Problem:
When you visit your WordPress website you are randomly redirected to unwanted websites.
Solution:
- Log in your website as an Administrator.
- Go to Appearance >> Theme Editor.
- Click on the Theme Functions link on the right side.
- Verify if malicious code was injected into the functions.php file.
Example of malicious code:
<?php @ini_set('display_errors', '0'); error_reporting(0); global $zeeta; if (!$npDcheckClassBgp && !isset($zeeta)) {
- If yes, then download the functions.php file to your machine via FTP, remove the malicious code, then upload it to your server.

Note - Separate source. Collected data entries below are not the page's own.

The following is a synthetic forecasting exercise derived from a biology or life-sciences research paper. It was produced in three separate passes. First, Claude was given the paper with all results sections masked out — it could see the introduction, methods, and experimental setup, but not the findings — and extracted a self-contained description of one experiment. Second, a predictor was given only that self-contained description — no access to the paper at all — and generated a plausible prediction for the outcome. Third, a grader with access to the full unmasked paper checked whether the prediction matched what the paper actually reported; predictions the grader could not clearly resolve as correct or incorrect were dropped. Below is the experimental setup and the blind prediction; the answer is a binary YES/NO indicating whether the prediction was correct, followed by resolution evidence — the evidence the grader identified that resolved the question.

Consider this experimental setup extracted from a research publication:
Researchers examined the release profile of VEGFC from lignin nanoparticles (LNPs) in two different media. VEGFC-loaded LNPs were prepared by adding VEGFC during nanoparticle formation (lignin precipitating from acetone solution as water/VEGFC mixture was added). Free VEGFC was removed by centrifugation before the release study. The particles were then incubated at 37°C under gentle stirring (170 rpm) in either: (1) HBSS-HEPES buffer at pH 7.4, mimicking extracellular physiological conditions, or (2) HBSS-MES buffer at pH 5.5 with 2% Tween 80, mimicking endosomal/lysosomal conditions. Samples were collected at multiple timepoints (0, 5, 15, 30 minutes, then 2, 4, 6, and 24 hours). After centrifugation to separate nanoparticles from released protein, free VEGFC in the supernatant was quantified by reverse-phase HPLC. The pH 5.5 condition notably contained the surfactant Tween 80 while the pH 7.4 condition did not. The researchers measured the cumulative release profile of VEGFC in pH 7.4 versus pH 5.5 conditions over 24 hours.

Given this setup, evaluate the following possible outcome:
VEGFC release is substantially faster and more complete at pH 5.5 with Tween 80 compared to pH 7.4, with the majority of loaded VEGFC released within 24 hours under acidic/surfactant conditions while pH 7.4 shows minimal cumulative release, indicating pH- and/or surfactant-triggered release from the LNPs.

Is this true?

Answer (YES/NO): NO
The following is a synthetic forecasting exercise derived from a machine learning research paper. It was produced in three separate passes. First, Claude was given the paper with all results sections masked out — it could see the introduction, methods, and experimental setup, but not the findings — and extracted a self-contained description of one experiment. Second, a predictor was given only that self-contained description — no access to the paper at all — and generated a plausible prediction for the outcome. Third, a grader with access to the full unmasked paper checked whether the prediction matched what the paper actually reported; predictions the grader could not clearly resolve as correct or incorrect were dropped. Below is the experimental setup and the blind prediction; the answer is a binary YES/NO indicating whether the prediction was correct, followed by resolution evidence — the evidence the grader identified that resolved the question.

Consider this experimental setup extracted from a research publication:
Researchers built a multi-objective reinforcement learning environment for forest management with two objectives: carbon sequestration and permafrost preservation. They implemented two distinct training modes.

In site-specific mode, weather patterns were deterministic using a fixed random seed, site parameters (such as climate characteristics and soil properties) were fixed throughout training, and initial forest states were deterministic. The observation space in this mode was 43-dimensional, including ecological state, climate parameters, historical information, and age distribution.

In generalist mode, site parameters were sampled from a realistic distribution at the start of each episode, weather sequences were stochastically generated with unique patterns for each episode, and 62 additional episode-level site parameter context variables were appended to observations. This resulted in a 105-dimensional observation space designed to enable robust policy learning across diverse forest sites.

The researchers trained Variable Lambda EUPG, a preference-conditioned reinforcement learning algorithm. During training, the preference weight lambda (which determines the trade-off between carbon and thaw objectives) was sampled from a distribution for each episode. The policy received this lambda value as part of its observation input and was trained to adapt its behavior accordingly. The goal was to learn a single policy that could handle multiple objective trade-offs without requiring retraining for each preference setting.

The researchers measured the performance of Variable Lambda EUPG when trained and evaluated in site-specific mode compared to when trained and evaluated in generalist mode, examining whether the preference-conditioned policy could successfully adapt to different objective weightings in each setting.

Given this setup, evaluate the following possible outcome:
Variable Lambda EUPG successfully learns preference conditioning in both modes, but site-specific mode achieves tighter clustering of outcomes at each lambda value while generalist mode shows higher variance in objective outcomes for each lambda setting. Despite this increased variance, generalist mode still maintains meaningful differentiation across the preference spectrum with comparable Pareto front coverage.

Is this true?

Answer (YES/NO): NO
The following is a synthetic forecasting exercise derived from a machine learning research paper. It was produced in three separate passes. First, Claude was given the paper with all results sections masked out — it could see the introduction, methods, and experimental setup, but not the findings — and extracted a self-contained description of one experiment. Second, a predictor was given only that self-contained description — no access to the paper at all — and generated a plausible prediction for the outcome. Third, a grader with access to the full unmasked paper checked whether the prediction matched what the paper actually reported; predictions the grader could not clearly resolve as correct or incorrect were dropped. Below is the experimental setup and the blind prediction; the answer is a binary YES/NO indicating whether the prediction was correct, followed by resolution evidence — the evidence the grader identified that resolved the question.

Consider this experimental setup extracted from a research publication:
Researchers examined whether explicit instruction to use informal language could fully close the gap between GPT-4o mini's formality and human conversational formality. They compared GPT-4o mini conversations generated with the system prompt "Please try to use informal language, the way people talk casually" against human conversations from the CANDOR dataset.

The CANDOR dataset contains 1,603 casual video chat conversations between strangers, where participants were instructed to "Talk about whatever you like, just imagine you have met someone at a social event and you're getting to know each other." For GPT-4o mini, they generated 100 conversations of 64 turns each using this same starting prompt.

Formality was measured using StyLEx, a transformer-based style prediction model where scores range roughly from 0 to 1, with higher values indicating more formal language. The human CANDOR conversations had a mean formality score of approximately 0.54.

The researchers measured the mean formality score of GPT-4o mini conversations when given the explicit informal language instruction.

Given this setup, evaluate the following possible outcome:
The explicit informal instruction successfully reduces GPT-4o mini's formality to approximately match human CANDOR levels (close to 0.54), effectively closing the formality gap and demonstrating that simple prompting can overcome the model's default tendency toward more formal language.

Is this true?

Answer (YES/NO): NO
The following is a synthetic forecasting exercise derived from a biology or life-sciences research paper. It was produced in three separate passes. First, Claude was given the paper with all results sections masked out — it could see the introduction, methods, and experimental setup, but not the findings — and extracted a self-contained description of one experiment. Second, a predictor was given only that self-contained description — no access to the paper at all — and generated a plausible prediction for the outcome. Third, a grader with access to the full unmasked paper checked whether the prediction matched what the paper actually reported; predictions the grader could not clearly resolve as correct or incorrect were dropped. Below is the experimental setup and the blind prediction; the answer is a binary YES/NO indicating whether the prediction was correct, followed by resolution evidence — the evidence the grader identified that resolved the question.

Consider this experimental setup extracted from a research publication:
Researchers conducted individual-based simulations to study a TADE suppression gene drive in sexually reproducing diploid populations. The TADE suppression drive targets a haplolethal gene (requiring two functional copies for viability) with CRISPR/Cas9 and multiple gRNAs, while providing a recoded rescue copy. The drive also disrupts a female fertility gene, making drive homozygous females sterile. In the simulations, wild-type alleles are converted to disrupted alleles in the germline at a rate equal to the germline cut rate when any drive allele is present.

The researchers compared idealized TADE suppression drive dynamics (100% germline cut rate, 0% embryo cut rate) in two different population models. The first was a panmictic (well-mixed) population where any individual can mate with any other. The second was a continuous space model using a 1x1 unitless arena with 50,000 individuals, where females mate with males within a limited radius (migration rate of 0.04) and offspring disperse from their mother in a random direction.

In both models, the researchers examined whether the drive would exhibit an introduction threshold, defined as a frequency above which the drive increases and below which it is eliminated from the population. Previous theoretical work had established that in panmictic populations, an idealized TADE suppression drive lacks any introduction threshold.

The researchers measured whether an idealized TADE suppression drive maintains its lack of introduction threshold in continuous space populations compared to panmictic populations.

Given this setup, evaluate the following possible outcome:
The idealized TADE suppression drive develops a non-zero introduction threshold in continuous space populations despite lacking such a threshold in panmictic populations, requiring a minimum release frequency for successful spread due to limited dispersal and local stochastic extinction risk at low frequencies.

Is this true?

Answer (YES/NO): YES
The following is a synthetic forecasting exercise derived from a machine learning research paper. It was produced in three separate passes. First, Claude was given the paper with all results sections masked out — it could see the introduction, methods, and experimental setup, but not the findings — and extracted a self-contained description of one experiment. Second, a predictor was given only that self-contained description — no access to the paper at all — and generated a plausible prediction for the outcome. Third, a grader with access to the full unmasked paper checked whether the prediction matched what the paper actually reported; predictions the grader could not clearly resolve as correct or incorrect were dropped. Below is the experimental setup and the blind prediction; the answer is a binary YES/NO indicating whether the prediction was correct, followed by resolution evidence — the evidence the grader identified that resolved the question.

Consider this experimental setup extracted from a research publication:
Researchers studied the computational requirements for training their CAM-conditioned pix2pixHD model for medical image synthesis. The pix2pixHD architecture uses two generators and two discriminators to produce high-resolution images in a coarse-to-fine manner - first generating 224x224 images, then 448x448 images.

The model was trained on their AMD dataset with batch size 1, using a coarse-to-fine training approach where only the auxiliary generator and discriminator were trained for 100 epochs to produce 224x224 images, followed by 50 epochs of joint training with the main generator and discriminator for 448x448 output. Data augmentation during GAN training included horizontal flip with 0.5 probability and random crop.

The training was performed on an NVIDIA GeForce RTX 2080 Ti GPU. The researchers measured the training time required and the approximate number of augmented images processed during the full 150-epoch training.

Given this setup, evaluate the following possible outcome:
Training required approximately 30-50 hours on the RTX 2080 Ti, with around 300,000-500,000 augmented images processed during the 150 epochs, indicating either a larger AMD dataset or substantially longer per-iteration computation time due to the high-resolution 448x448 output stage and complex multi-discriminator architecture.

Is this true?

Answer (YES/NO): NO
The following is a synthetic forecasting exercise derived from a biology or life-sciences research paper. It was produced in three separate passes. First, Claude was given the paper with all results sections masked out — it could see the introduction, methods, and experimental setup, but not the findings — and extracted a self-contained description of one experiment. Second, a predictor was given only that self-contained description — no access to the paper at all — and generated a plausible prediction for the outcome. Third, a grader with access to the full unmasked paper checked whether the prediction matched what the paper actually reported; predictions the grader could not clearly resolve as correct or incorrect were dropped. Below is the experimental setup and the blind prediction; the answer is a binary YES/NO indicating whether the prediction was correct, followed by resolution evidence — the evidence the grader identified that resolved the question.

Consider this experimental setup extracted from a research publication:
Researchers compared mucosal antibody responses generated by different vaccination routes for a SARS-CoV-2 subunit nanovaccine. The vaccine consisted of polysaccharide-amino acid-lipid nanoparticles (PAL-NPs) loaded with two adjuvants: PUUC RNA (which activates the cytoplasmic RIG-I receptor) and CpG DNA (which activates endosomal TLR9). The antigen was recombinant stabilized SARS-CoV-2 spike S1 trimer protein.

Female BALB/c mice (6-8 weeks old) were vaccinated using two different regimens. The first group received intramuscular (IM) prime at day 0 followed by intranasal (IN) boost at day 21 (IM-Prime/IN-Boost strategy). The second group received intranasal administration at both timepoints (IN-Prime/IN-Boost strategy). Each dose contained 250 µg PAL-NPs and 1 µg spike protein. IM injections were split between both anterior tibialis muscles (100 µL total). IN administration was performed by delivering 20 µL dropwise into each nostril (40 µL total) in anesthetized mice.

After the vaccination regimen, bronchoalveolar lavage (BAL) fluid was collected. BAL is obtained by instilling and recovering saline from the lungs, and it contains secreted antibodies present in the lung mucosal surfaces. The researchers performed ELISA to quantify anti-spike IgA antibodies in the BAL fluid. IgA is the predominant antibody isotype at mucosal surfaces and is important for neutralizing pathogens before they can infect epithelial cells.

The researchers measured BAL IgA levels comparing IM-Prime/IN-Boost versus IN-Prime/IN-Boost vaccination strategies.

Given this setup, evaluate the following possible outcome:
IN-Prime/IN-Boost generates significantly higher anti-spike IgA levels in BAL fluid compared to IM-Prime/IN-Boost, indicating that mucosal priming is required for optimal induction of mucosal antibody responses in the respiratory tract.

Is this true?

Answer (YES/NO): NO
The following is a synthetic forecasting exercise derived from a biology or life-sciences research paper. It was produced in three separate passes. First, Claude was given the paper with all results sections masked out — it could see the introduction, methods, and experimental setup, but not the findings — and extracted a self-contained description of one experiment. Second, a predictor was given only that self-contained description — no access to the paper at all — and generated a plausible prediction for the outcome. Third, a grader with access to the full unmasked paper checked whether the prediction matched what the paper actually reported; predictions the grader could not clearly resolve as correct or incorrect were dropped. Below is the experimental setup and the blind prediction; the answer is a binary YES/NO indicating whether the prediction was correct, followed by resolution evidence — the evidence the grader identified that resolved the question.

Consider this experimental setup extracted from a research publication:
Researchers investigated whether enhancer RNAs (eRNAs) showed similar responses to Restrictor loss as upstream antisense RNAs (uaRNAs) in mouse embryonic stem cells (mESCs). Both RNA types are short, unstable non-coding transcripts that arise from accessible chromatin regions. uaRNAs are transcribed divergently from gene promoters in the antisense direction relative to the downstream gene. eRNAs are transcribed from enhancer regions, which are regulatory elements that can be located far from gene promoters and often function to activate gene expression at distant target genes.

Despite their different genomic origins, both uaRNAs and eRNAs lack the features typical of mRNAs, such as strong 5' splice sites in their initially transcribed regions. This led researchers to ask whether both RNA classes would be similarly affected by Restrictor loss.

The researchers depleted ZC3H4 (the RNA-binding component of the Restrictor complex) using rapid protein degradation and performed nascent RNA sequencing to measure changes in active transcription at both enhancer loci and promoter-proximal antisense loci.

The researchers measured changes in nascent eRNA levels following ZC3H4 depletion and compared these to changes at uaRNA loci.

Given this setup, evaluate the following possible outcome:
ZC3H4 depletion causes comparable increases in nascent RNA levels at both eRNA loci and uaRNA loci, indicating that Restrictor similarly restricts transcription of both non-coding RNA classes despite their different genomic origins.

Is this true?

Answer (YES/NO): YES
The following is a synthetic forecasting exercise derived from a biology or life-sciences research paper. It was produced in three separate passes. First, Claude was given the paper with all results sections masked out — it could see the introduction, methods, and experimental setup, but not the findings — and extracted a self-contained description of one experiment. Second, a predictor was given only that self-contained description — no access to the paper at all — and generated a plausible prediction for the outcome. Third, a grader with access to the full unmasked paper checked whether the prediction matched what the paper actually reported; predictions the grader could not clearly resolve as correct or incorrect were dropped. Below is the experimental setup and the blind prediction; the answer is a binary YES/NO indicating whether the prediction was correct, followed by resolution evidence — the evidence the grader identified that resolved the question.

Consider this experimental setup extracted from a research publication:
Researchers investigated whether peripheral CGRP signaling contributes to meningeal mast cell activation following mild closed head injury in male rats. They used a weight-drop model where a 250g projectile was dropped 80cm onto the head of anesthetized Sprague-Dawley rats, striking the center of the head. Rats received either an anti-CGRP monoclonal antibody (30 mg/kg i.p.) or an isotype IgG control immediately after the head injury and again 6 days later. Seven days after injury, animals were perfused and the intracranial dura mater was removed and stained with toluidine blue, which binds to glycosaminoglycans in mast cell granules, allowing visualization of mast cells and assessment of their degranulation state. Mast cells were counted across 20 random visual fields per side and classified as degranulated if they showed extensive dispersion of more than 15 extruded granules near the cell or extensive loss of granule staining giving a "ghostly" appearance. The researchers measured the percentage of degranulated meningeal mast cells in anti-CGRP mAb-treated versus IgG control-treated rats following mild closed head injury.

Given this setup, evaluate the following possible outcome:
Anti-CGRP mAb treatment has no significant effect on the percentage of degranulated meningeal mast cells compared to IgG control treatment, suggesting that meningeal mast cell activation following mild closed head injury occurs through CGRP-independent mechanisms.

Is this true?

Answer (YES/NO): YES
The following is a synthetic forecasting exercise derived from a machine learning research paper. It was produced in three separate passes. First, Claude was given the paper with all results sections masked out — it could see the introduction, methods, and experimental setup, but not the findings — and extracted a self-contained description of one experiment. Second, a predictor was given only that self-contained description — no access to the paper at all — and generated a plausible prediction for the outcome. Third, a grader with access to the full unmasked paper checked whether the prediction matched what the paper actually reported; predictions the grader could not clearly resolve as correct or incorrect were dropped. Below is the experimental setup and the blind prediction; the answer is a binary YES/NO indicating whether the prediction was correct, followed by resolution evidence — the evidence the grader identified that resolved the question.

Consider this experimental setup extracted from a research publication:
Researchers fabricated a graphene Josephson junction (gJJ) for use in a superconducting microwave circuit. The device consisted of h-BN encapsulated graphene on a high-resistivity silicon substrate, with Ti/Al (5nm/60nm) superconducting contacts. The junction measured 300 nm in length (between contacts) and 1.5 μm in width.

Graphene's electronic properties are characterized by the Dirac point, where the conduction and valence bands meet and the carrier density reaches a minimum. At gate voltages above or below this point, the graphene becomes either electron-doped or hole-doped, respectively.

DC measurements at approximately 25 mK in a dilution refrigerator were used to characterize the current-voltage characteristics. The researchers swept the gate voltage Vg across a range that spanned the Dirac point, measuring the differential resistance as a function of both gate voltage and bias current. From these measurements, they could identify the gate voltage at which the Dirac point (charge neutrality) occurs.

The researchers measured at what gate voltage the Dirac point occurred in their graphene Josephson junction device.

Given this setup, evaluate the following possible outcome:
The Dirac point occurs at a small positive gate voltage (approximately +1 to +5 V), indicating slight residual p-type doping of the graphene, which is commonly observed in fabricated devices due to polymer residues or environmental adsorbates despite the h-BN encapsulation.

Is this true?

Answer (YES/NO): NO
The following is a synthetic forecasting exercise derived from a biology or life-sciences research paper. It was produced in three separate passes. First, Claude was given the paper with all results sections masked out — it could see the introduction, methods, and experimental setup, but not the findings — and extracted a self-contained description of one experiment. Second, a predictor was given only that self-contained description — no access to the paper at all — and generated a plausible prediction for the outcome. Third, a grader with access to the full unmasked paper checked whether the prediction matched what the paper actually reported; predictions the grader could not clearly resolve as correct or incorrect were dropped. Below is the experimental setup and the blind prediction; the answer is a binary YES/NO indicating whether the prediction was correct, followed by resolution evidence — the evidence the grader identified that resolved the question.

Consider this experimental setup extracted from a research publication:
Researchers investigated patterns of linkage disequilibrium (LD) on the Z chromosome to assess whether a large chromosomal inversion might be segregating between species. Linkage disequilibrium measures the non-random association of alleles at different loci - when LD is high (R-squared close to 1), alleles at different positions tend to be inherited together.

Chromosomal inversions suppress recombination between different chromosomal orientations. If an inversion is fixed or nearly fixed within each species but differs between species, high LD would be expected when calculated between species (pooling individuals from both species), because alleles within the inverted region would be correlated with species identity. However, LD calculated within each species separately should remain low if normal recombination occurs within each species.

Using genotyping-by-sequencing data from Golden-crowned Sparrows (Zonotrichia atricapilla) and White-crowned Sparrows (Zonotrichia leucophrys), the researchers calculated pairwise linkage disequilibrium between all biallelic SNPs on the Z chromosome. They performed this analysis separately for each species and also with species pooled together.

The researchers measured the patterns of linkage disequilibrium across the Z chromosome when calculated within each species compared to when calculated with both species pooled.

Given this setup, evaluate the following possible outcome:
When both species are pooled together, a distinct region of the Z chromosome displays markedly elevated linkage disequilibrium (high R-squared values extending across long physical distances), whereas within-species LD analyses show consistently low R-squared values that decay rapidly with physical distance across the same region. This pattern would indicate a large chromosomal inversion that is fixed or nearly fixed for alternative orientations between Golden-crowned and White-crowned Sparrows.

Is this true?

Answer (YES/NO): YES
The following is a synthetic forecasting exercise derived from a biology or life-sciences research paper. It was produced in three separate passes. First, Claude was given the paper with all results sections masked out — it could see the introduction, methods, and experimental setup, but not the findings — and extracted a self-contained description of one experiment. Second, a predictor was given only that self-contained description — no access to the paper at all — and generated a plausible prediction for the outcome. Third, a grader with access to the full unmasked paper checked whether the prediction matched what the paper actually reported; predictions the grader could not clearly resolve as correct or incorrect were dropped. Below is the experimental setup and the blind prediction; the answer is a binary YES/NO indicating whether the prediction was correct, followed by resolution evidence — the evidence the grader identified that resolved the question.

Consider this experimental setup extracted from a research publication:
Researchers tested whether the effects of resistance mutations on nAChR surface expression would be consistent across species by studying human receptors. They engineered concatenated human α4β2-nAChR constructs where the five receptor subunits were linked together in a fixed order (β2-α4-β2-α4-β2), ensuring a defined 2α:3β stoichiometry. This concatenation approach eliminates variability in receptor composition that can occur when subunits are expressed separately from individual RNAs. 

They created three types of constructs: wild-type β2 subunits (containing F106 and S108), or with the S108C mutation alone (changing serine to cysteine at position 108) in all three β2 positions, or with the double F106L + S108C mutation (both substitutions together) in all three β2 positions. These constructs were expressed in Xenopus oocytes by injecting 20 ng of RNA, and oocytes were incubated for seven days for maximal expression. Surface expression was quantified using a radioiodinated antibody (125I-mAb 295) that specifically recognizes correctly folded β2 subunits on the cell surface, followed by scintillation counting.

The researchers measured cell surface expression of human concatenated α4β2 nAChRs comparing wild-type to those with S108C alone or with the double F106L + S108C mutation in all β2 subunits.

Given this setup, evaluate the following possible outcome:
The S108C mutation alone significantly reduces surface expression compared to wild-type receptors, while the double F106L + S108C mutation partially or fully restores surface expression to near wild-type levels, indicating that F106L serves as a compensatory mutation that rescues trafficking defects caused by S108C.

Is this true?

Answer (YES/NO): NO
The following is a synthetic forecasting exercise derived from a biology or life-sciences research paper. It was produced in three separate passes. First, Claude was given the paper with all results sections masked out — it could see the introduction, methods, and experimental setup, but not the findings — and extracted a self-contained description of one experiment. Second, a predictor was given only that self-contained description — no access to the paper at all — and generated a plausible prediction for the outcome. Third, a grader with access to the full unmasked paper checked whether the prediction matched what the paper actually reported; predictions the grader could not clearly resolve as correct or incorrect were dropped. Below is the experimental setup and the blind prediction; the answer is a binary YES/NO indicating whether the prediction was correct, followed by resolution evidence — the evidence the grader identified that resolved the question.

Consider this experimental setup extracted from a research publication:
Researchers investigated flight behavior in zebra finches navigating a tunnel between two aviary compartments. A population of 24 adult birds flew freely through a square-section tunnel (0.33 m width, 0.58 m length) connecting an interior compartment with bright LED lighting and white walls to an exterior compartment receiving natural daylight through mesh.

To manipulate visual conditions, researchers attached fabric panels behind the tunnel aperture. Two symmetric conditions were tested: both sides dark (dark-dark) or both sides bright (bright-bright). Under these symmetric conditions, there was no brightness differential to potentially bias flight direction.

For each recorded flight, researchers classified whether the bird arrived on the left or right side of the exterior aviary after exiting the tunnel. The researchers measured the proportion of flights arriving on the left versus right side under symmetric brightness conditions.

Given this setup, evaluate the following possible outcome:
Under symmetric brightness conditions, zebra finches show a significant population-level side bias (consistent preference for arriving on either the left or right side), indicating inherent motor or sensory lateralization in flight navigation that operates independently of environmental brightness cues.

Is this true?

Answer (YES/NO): YES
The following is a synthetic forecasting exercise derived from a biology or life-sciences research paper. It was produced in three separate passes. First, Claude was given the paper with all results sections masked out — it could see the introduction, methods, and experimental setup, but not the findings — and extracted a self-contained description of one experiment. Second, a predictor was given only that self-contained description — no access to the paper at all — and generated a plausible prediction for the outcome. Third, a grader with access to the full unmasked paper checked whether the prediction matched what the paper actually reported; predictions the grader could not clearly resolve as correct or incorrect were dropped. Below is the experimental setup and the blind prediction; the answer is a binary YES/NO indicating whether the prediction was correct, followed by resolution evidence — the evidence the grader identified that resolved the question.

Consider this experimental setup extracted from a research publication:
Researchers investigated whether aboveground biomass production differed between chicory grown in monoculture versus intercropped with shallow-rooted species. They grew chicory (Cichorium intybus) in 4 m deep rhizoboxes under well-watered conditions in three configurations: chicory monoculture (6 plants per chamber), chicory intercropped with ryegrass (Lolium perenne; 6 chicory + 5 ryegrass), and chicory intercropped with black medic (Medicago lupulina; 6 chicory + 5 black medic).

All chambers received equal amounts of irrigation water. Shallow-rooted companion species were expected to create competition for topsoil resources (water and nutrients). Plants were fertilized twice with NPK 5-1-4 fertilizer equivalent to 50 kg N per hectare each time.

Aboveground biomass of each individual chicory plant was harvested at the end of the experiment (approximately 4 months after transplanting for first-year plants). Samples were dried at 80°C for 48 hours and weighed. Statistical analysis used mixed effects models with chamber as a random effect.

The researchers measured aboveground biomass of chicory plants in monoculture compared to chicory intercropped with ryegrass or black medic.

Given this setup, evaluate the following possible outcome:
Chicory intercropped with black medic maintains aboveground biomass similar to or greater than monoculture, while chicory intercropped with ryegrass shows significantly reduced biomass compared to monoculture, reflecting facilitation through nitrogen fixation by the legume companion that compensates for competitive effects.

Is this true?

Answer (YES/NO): NO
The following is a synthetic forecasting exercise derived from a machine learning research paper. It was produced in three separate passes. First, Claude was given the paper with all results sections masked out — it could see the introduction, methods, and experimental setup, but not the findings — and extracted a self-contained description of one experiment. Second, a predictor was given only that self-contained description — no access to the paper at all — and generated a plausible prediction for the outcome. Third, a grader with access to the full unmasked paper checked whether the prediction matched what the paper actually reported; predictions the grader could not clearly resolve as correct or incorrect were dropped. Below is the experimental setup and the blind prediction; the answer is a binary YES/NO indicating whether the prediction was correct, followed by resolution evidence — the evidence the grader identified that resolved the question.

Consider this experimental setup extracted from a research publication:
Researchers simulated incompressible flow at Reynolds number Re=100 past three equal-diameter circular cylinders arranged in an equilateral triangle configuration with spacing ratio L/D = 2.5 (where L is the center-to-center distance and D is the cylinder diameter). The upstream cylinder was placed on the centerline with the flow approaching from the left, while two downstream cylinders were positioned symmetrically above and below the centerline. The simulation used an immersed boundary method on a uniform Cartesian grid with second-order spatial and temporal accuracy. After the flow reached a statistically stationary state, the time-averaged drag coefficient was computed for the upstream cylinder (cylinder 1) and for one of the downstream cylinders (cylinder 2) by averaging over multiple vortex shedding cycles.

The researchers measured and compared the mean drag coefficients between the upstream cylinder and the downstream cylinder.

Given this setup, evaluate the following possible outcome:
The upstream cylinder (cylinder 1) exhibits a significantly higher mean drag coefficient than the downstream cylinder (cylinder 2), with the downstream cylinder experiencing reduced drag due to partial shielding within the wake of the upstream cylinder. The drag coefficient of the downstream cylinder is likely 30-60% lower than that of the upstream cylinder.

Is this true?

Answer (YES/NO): NO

- If you have several themes in your website then activate them one by one and repeat the procedure for all of them.
- Open the wp-config.php file.
- Verify if malicious code was injected into the wp-config.php file.
Example of malicious code:
include_once(ABSPATH . WPINC . '/header.php');
- If yes, then verify content of the wp-includes/header.php file, and possibly remove the wp-includes/header.php file, then remove the malicious code in the wp-config.php file.
- Copy a small string of malicious code, for example npDcheckClassBgp, and search for it in the content of all the files using the commands (in Windows) below.
cd C:\inetpub\wwwroot findstr /s "npDcheckClassBgp" *.*
where C:\inetpub\wwwroot is the path of the parent of your WordPress website.
- If you find the string in any file then review the content of the file and remove the malicious code.
- In Windows, stop the website using the command below.
net stop w3svc
- Delete all the files and folders except the wp-content folder, the wp-config.php, .htaccess, and web.config file.
- Review and remove all the suspicious contents in your wp-content directory.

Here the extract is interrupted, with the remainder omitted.